Mr Cuffe said moving the phone box to the southside had been part of a pattern of relocating attractive items of street furniture from poorer parts of the city to more affluent areas.
It is “part of a wider trend of beautiful pieces of unique street furniture disappearing,” he said. “They’re such a lovely part of Dublin and once they’re gone it’s very difficult to get them back,” he said.
He told The Irish Times that local resident Ken McCue brought the matter to his attention.
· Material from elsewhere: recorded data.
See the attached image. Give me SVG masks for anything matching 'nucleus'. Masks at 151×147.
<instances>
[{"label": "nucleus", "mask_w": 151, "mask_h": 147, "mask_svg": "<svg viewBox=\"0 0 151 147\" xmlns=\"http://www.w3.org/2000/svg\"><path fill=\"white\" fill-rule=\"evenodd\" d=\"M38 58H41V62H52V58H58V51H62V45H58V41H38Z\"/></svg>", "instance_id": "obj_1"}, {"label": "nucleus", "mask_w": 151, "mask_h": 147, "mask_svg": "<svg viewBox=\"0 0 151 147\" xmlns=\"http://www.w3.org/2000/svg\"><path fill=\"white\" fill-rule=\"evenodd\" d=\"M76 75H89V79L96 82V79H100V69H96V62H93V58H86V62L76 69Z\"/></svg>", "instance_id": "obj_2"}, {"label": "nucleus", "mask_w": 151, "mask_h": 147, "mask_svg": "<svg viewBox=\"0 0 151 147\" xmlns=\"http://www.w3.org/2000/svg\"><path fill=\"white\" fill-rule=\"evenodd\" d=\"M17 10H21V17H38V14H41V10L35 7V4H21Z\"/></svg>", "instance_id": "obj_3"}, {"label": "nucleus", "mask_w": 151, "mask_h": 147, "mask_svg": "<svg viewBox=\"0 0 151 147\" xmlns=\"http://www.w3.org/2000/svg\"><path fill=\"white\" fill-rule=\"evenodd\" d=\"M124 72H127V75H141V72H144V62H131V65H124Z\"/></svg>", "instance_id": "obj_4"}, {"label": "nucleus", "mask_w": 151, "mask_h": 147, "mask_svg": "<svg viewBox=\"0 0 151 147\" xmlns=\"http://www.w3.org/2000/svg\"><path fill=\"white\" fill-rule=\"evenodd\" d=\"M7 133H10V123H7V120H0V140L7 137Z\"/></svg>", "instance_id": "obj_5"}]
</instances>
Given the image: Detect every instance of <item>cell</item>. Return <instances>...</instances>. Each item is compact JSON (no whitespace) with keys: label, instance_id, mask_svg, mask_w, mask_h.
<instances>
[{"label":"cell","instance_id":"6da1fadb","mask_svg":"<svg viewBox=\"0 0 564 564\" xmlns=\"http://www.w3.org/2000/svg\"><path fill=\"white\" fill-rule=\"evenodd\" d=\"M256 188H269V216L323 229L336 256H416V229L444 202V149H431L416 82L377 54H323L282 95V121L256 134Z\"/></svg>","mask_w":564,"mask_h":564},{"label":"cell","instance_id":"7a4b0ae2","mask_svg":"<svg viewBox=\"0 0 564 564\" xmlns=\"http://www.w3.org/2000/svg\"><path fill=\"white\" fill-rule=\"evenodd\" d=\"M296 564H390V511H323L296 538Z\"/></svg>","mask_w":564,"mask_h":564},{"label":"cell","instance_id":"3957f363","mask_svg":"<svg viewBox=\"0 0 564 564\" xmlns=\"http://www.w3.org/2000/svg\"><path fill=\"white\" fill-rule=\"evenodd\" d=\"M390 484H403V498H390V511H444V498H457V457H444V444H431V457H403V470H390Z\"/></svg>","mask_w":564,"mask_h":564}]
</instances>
Mr McCue, a cultural planner who worked on the heritage area regeneration project for the markets area of Dublin in the mid-00s, said many fixtures had been removed from the northside and either relocated to more affluent areas or sold to private buyers.
He pointed to the mill stone from St Mary’s Abbey which was apparently sold to a buyer in the UK; cobble sets from Smithfield which ended up in Trinity College; lamp standards from Smithfield moved to a driveway in Howth and a Victorian post box which was taken away from Henrietta Street.
Mr McCue said he believed the phone kiosk was probably a copy of the early British phone boxes designed by architect Sir Giles Gilbert Scott. “His next job was the Liverpool Cathedral,” said Mr McCue. “If you look at the shape of it, it looks like a giant telephone box.”
In response to Mr Cuffe’s request, Dublin City Council said: “The 1920s telephone kiosk on Dawson Street, the last of its kind in Dublin city, is the property of Eir (one still exists in Foxrock village).
“The kiosk was removed by Eir from Dawson Street during the Luas Cross City Works, and it is understood to have been put on display at Eir’s headquarters in Kilmainham. We are awaiting a response from a representative of Eir regarding the current whereabouts of the kiosk.”
When contacted by The Irish Times, Eir said: “The phone box is in storage in Eir, it has been refurbished. A decision is still to be made on where the phone box will be installed for the future; the team are discussing at the head office in Eir and they would absolutely be open to reinstalling it back in Dublin city if the right location could be found.”
Mr McCue said the right location is “back where it was” on Parkgate Street.